Cash Flows from Financing
For the year ended December 31, 2025, we received $254,000 from convertible notes payable. For the year ended December 31, 2024, we received $225,000 from convertible notes payable and repaid $93,000. We also received $420,000 from the sale of common stock.
Going Concern
The accompanying financial statements have been prepared on a going concern basis, which contemplates the realization of assets and the satisfaction of liabilities in the normal course of business. The Company has an accumulated deficit of $18,291,056 at December 31, 2025, had a net loss of $3,020,300 and net cash used in operating activities of $502,829 for the year ended December 31, 2025. The Company's ability to raise additional capital through the future issuances of common stock and/or debt financing is unknown. The obtainment of additional financing, the successful development of the Company's contemplated plan of operations, and its transition, ultimately, to the attainment of profitable operations are necessary for the Company to continue operations. These conditions and the ability to successfully resolve these factors over the next twelve months raise substantial doubt about the Company's ability to continue as a going concern. The financial statements of the Company do not include any adjustments that may result from the outcome of these aforementioned uncertainties.

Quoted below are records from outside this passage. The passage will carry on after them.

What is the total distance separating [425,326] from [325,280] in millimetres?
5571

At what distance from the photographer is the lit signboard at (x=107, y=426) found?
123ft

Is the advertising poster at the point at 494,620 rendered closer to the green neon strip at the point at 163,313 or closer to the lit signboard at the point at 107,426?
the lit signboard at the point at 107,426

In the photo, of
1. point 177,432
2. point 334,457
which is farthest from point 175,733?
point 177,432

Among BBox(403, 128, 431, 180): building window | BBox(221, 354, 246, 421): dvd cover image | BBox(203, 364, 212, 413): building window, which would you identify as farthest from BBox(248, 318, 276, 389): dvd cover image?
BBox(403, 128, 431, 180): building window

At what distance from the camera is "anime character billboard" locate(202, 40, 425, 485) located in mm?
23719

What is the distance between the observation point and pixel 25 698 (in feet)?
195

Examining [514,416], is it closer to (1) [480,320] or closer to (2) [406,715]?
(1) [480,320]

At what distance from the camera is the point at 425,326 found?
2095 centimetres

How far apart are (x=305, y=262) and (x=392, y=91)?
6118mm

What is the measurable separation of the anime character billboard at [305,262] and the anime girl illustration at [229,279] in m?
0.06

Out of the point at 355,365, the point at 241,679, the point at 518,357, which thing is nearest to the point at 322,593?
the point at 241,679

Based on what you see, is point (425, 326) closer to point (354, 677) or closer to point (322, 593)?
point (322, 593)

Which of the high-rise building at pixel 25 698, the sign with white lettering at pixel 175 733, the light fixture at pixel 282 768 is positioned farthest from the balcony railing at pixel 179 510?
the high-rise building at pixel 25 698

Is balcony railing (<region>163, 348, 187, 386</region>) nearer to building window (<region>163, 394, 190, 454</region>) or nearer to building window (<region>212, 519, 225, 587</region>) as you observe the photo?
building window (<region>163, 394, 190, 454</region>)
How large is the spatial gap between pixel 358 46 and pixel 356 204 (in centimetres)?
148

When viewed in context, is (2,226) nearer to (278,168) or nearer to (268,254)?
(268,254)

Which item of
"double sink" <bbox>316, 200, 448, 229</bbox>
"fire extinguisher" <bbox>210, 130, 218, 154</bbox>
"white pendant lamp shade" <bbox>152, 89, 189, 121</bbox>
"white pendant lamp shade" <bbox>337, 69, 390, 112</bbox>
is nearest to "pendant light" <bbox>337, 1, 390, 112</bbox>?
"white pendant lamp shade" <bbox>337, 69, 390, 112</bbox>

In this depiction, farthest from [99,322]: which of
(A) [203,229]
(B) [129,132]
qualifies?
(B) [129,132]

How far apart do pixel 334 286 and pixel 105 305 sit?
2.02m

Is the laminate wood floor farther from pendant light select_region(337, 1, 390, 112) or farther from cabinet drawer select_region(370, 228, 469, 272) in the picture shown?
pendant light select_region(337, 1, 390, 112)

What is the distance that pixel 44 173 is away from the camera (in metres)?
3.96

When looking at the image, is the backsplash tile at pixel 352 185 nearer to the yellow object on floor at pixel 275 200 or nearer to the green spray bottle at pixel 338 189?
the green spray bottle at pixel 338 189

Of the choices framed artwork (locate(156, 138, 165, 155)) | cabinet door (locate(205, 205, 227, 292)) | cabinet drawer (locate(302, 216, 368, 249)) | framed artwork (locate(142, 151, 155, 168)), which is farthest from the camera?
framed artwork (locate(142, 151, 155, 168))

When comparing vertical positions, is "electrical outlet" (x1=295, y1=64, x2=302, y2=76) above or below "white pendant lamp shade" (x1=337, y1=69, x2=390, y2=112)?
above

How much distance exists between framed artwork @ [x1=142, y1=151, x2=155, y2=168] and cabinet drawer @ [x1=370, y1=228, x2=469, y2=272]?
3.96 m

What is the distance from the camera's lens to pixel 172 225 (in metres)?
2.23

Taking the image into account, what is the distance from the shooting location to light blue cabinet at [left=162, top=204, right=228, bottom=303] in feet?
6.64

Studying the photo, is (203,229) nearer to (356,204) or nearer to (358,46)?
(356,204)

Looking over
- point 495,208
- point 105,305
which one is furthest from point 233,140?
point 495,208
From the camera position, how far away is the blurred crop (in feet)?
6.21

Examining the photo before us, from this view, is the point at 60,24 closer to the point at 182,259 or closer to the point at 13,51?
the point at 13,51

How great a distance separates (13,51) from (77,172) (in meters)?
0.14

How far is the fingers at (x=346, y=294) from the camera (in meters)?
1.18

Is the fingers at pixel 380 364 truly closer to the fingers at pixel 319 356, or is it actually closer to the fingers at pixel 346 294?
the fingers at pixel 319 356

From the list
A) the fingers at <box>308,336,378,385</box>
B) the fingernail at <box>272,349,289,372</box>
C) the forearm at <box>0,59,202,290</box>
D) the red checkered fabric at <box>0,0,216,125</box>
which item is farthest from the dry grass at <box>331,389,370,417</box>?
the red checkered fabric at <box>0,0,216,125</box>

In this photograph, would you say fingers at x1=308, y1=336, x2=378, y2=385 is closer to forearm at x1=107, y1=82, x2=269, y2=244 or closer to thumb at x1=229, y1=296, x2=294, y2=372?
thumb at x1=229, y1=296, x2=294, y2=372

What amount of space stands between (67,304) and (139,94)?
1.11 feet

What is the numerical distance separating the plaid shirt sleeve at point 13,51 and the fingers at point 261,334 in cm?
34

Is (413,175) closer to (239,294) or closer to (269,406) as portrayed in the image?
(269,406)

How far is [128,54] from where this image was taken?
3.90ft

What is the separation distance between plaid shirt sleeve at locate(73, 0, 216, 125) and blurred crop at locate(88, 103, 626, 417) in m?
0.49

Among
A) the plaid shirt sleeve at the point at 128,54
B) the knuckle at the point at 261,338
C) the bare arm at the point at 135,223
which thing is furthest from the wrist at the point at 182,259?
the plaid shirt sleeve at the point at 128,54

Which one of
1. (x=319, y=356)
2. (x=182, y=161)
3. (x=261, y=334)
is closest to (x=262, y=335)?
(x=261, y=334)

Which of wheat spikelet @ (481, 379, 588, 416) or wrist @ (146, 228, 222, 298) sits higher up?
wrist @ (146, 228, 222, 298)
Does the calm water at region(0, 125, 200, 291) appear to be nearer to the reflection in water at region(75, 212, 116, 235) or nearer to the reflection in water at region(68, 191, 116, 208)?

Critical Accounting Policies
The Company considers its accounting for the fair value of financial instruments, revenue recognition, accounts receivable, allowance for doubtful accounts and inventory among its critical accounting policies. The Company maintains an allowance for doubtful accounts to reflect management's estimate of the amount of receivables that will not be collected. This estimate is considered a critical accounting estimate due to the subjectivity involved in evaluating the collectability of accounts receivable. The fair value measurement of derivative instruments is also one of our critical accounting estimates due to the complexity and subjectivity involved. These estimates often require the use of valuation models that rely on unobservable inputs. Refer to Note 2 of our financial statements contained elsewhere in this Form 10-K for a more detail description of each, and a summary of all our critical accounting policies and recently adopted and issued accounting standards.